Resistenza, Sanna (Pd): “Sul monte Sella la libertà ebbe il volto dei ragazzi”

Valle Scrivia. “Questa mattina ho partecipato, in rappresentanza di Regione Liguria, alla commemorazione del Monte Sella. Un appuntamento che ogni anno riesce a lasciare qualcosa dentro, perché qui la memoria non è mai qualcosa di distante o formale. Ci sono luoghi dove il silenzio riesce ancora a insegnare qualcosa. Il Monte Sella è uno di quelli”, dichiara il capogruppo del Partito Democratico in Regione Liguria Armando Sanna, presente questa mattina alla commemorazione del Monte Sella in rappresentanza della Regione.
Il 14 aprile 1945, la Brigata partigiana “Balilla” affrontò con coraggio le truppe tedesche sulle alture tra Sant’Olcese e Montoggio.
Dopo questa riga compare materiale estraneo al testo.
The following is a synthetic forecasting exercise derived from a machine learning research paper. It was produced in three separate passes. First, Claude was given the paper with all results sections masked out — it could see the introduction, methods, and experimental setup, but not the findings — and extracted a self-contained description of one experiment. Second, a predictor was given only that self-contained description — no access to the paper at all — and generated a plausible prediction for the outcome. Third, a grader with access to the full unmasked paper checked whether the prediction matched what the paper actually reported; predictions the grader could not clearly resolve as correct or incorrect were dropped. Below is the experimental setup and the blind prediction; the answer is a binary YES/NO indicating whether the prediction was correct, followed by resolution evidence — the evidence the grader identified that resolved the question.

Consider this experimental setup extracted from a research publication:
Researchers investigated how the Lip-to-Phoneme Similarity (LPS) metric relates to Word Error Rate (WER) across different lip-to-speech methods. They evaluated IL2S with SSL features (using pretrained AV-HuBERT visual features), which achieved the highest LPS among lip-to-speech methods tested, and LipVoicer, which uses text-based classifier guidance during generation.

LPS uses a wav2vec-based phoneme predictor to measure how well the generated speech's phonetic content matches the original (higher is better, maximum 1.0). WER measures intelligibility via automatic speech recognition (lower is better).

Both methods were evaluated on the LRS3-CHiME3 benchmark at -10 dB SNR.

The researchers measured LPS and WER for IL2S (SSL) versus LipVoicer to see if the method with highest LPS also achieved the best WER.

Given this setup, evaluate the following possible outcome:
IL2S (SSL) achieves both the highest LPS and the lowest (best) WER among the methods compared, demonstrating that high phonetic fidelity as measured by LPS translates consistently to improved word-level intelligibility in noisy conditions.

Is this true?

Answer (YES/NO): NO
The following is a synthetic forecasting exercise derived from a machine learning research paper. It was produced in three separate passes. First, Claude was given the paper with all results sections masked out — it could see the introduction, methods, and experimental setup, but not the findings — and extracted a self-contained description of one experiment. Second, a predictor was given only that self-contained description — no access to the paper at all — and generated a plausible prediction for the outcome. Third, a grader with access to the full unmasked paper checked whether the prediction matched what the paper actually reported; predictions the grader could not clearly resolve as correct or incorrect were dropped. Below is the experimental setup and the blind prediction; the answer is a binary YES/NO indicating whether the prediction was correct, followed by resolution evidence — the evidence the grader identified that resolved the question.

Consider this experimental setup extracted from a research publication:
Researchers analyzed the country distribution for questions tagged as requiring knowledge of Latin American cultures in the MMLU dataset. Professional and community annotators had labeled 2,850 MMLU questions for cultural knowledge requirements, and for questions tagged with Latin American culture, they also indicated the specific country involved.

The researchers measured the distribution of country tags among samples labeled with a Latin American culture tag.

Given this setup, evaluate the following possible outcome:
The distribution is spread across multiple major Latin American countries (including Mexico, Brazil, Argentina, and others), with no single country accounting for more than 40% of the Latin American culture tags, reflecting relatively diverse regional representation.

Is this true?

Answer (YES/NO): NO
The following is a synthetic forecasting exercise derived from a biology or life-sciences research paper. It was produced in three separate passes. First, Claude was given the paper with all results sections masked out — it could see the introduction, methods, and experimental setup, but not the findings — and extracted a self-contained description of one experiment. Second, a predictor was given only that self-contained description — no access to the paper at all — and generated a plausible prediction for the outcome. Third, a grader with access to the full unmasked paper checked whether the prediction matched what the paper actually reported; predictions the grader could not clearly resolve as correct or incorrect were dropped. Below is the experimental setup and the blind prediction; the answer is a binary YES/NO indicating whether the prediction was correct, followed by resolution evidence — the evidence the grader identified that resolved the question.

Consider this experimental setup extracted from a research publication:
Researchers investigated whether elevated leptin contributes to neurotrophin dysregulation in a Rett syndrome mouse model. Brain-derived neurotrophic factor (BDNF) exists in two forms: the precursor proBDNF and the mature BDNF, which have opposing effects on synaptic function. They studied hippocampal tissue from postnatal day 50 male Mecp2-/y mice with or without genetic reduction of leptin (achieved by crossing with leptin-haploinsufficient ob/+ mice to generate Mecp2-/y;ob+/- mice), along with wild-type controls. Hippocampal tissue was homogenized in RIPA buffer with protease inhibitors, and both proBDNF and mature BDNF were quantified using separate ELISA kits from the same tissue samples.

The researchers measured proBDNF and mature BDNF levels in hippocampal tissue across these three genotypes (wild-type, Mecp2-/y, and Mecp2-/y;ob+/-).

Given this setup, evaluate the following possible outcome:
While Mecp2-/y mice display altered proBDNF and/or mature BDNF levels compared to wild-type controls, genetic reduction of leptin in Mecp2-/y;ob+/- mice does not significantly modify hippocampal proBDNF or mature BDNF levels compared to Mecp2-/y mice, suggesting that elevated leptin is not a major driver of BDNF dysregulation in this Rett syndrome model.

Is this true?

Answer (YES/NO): YES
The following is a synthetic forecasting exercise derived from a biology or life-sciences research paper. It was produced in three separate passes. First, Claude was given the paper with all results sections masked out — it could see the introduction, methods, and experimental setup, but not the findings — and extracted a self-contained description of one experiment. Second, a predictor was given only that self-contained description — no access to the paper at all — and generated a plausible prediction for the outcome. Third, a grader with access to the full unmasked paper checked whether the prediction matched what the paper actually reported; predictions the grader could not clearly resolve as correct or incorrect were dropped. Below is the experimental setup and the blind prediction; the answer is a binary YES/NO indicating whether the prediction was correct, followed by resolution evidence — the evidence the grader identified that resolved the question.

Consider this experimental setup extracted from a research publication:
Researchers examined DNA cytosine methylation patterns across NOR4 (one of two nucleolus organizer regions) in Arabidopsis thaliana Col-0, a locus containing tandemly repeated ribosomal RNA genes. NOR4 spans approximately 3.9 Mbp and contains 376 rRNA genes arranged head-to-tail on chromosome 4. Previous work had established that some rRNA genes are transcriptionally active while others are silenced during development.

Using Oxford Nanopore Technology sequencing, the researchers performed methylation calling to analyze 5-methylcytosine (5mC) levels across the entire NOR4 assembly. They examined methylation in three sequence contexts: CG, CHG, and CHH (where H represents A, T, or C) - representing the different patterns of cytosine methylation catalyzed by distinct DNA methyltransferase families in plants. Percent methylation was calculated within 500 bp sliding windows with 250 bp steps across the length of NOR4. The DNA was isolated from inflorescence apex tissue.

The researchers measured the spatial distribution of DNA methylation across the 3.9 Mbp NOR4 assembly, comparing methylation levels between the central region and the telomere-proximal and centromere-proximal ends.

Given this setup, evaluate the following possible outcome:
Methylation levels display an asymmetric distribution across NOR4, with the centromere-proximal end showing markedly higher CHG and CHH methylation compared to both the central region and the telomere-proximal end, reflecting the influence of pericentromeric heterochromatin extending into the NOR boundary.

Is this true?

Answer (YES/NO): NO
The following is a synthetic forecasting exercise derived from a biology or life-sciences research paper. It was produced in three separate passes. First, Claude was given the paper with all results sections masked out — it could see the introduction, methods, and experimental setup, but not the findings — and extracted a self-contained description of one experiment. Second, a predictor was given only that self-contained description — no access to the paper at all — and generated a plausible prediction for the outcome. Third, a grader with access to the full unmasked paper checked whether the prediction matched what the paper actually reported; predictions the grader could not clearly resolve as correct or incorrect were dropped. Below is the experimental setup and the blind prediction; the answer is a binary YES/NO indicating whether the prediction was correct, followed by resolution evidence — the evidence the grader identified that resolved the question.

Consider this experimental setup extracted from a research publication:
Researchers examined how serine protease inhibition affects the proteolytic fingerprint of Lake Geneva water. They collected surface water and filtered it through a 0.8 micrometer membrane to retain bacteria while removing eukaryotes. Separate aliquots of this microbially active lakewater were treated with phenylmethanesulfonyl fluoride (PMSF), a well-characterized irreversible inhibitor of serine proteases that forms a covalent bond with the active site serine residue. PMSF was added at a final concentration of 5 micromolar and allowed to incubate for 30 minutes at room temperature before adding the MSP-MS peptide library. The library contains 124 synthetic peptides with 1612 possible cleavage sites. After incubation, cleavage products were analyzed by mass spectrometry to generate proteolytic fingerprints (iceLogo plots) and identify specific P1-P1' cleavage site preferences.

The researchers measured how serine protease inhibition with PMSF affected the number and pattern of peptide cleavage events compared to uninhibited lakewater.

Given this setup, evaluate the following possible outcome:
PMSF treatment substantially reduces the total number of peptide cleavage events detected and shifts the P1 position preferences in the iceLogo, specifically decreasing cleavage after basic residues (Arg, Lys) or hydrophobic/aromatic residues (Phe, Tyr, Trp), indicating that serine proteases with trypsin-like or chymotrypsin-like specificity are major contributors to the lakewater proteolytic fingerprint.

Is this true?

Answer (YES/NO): NO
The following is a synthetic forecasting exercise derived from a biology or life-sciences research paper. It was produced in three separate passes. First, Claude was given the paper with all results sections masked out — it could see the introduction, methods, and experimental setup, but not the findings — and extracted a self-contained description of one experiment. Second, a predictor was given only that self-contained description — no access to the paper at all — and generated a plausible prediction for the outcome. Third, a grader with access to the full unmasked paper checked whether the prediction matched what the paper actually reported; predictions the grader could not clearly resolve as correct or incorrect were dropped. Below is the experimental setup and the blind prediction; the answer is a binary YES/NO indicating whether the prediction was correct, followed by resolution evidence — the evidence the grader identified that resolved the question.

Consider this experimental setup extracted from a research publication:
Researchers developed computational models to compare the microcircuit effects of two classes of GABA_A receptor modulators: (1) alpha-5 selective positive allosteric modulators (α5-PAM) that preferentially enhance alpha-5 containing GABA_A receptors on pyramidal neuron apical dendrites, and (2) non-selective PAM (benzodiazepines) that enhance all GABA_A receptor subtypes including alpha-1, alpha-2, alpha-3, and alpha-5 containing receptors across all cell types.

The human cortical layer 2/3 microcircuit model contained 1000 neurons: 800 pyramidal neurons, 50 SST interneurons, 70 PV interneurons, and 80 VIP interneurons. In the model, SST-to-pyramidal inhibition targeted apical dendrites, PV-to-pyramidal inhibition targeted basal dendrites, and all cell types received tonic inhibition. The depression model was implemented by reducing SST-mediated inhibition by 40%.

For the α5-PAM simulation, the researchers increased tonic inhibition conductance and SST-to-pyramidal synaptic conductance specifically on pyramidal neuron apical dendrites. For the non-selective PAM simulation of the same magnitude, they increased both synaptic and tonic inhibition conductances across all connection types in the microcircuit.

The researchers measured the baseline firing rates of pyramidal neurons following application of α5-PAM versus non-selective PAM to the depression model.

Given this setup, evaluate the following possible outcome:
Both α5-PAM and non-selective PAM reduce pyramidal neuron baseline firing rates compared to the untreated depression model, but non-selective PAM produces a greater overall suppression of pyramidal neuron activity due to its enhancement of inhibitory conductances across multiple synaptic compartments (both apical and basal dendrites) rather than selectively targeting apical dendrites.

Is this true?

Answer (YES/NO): NO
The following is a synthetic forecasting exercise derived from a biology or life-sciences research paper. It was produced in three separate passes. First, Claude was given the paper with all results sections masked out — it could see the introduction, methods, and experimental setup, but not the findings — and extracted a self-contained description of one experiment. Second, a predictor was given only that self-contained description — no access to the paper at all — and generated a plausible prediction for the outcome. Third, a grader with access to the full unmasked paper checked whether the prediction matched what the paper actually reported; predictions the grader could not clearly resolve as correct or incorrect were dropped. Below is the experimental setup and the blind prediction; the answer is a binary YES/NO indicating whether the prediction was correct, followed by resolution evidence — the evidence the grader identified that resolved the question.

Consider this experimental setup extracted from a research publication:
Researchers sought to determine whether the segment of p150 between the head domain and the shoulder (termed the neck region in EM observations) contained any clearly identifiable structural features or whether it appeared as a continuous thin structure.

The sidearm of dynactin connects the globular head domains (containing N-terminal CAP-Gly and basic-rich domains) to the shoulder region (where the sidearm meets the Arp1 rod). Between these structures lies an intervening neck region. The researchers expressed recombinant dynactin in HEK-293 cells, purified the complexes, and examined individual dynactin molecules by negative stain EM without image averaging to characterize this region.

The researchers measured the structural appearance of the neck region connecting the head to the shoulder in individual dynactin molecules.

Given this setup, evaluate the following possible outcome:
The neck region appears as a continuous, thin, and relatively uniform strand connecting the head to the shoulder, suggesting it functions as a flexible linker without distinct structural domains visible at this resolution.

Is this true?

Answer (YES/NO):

Due giovani partigiani, Luciano Zamperini ed Ezio Faggioni, persero la vita nello scontro. Ma il loro sacrificio non fu vano.
L’attacco fu respinto e la stessa Brigata sarà la prima formazione partigiana di montagna ad entrare a Genova durante l’insurrezione del 23/25 aprile, contribuendo alla liberazione della Val Polcevera e di Sampierdarena.
“Su queste montagne la Resistenza ha avuto il volto di ragazzi poco più che ventenni, persone normali che in uno dei momenti più bui della nostra storia hanno trovato il coraggio di scegliere da che parte stare. Pensare a Luciano Zamperini e a chi non è più tornato da questi luoghi significa ricordare quanto la libertà che oggi diamo per scontata sia costata sacrificio, paura e vita vissuta fino all’ultimo”.
“Ogni anno vedere qui associazioni partigiane, sindaci, cittadini e tanti giovani significa capire che questa memoria continua a vivere. Ed è fondamentale che sia così, perché il Monte Sella non racconta soltanto il passato: ricorda a tutti noi il valore della dignità, della libertà e della responsabilità di non voltarsi mai dall’altra parte”.